Can you copy each of the entries below word for word, leaving the pictures out of your answer?

[Short descriptive captions]
┌──

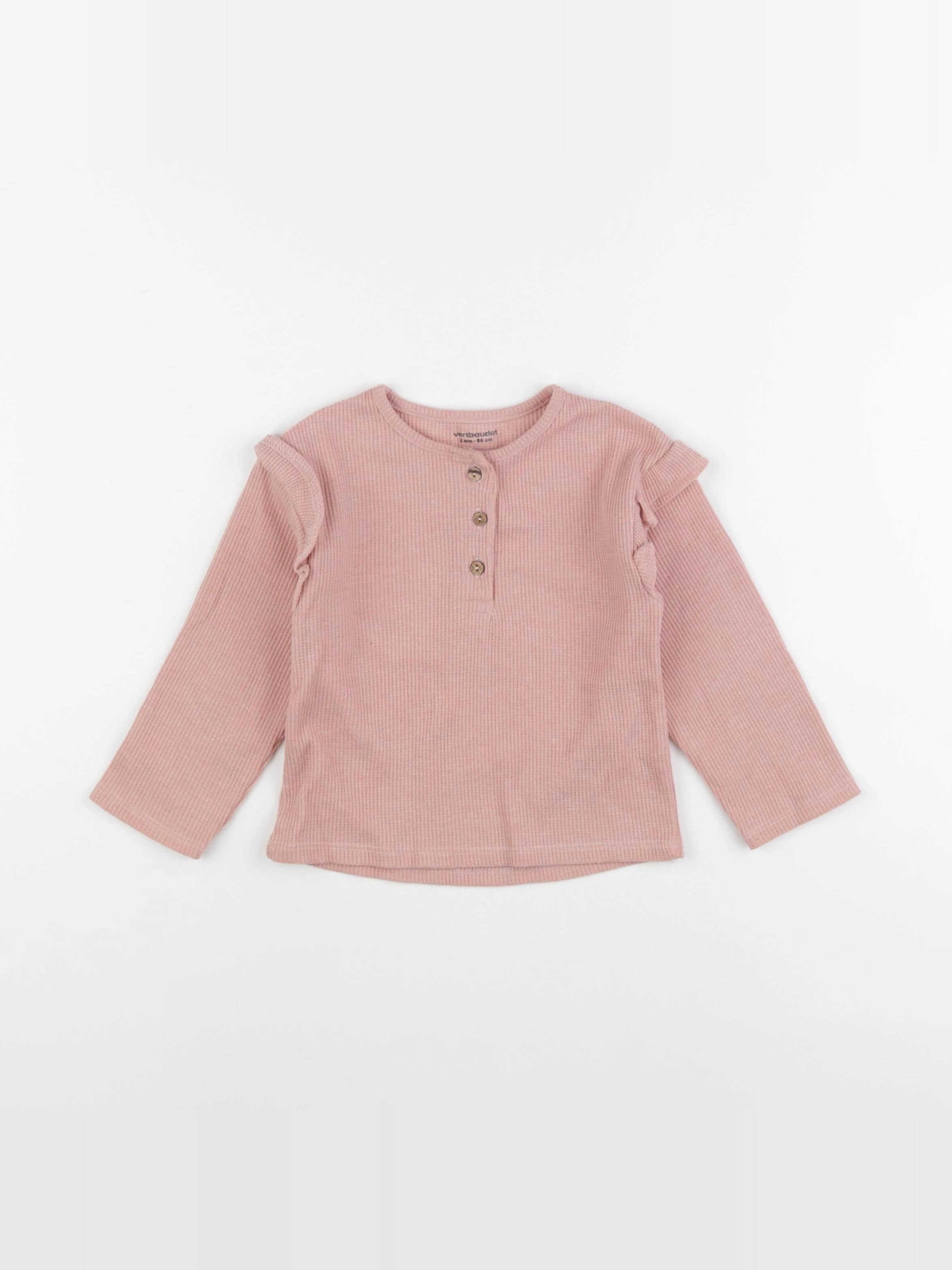 Vertbaudet - tee-shirt rose - 2 ans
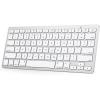 OMOTON Bluetooth Keyboard Compatible with Mac ONLY, Compact Wireless Keyboard Compatible with MacBook Pro/Air, iMac, Mac mini/Pro Laptop and PC (Silver)(Silver)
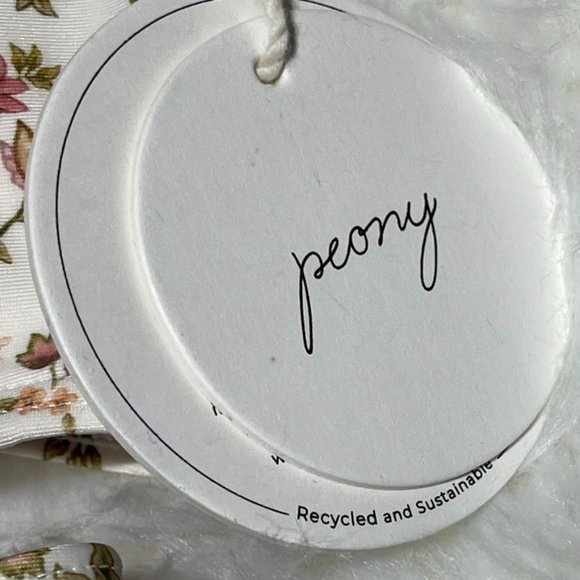 Peony Women's Size 2 Floral Bikini Top And Bottom NEW NWT - Picture 3 of 7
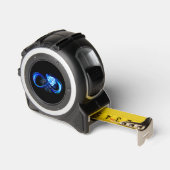 Mètre Ruban Glowing infinity with blue rose (Angle)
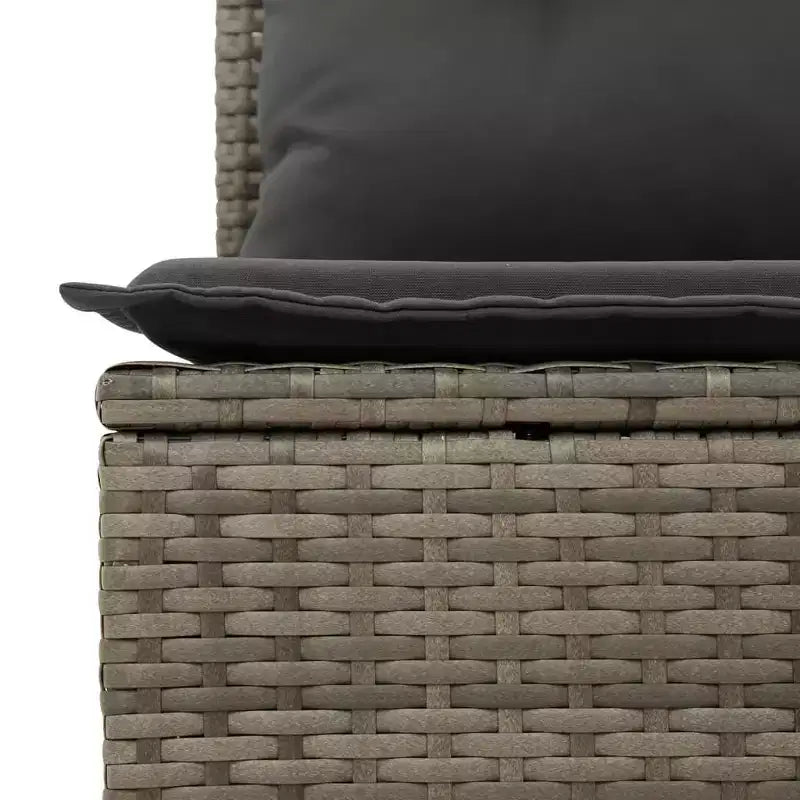 vidaXL Salon de jardin gris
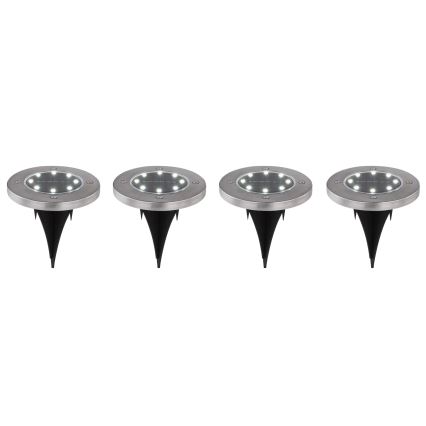 Globo - SET 4x LED Solar light LED/0,1W/3V IP44 300 mAh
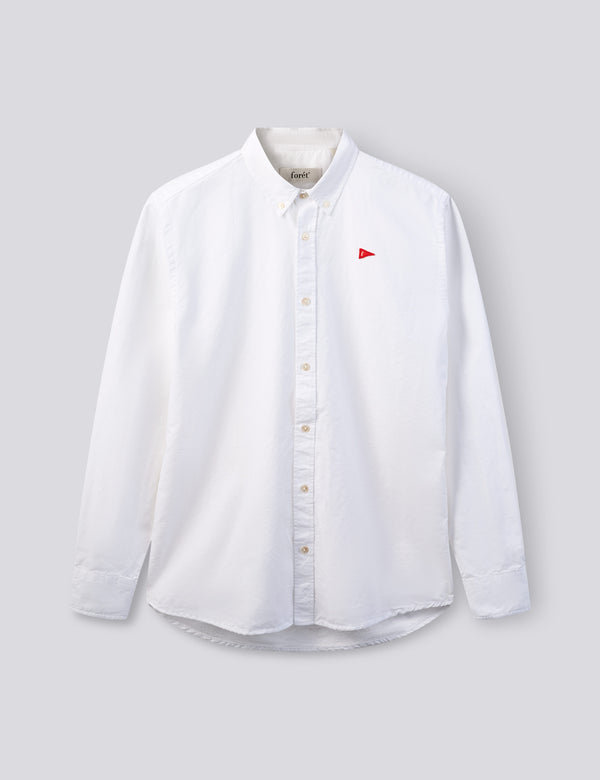 FLAG REGULAR FIT OXFORD SHIRT - WHITE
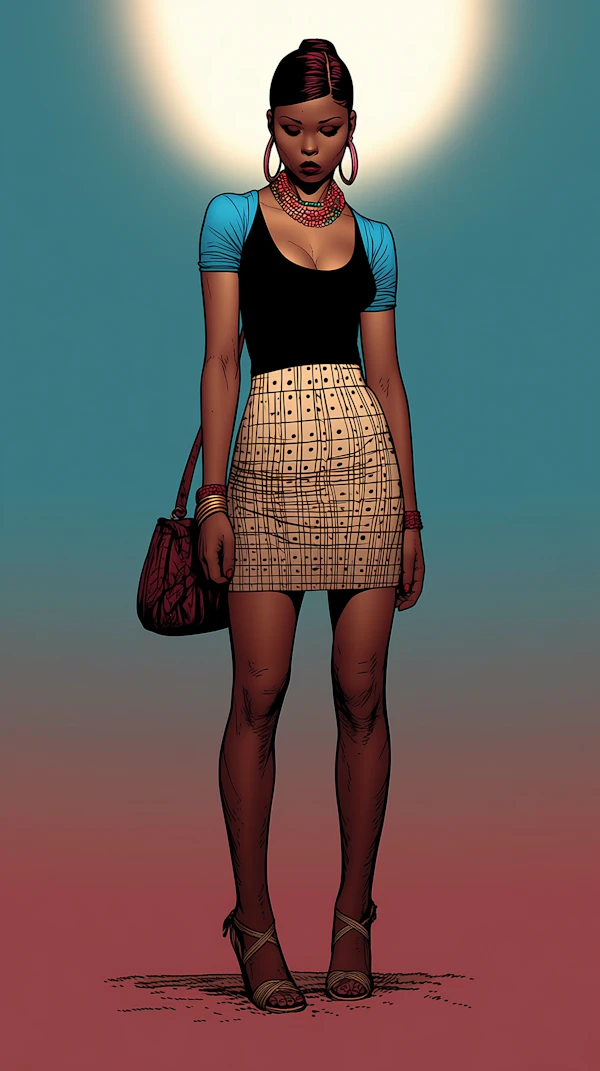 Stylized Woman Portrait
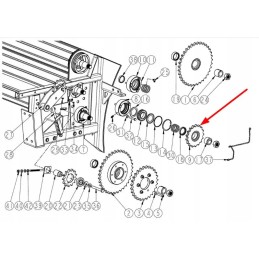 Art00081 gear wheel 17 z p 1 1 4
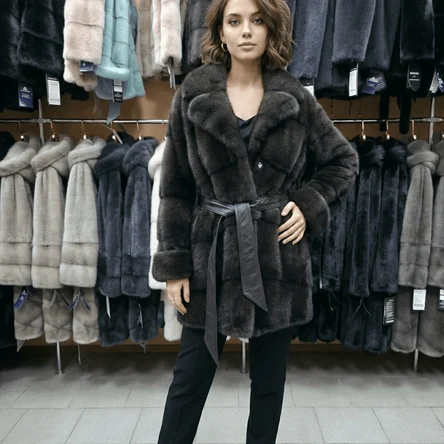 норковый полушубок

└──

- Response for this exercise:
 Vertbaudet - tee-shirt rose - 2 ans
 OMOTON Bluetooth Keyboard Compatible with Mac ONLY, Compact Wireless Keyboard Compatible with MacBook Pro/Air, iMac, Mac mini/Pro Laptop and PC (Silver)(Silver)
 Peony Women's Size 2 Floral Bikini Top And Bottom NEW NWT - Picture 3 of 7
 Mètre Ruban Glowing infinity with blue rose (Angle)
 vidaXL Salon de jardin gris
 Globo - SET 4x LED Solar light LED/0,1W/3V IP44 300 mAh
 FLAG REGULAR FIT OXFORD SHIRT - WHITE
 Stylized Woman Portrait
 Art00081 gear wheel 17 z p 1 1 4
 норковый полушубок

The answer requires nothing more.